After deployment Stateless Service has the same error as described in the bug but Stateful Service was fine and healthy.

From the Service Fabric Explorer Stateless Service has the following placement constraint configuration:

Placement Constraints is-bool-property == true

I've executed:

Update-ServiceFabricService `
  -PlacementConstraints "is-bool-property == True" `
  -Stateless `
  -ServiceName "fabric:/App/StatelessService"

and this call modified Stateless Service placement constraint to

Placement Constraints is-bool-property == True

Right after that Service Fabric created service replica!

This was kind of suspicios (too easy) and I have done the reverse operation (Note the small 't'):

Update-ServiceFabricService `
  -PlacementConstraints "is-bool-property == true" `
  -Stateless `
  -ServiceName "fabric:/App/StatelessService"

In the Service Fabric Explorer placement constraints were changed to

Placement Constraints is-bool-property == True

but nothing has changed. No service replica was removed or so. The service was healthy and ready to work.

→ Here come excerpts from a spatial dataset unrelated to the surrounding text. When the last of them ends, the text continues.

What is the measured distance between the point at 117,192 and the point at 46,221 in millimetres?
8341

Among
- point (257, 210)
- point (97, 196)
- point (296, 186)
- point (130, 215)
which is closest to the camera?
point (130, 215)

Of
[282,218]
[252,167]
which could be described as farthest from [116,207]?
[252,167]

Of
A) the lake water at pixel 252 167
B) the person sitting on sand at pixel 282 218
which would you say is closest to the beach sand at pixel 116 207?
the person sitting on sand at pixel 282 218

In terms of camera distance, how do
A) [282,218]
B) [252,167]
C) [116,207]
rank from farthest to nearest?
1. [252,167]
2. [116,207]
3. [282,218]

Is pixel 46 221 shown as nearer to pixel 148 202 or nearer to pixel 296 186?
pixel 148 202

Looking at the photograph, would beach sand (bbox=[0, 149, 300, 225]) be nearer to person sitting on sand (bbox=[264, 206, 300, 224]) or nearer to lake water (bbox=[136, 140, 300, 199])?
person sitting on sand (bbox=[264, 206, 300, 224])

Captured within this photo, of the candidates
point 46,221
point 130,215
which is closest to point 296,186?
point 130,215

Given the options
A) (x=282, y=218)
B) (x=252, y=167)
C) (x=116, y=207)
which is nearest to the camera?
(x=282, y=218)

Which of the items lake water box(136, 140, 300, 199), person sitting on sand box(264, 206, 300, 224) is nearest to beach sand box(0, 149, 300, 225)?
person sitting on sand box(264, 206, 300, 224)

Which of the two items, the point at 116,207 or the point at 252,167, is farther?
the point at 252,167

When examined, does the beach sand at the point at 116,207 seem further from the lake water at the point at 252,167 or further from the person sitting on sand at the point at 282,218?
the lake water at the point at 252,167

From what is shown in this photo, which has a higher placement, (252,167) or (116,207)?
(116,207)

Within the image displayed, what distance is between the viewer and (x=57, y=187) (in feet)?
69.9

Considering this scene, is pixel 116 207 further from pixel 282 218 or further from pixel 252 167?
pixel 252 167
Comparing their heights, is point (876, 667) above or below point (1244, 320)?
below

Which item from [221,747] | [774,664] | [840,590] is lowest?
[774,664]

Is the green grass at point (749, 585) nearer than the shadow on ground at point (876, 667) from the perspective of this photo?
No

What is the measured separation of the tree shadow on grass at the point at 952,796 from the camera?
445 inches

That is why I decided to try a crazy thing. I have redeployed my app again (and got the error state) and then updated Stateless Service with the same value as it was specified in ApplicationManifest.xml

Update-ServiceFabricService `
  -PlacementConstraints "is-bool-property == true" `
  -Stateless `
  -ServiceName "fabric:/App/StatelessService"

but nothing happen :(

So at least the behavior described above is expected (I am talking about changing constraint back to small 't') then your assumption is probably the right one.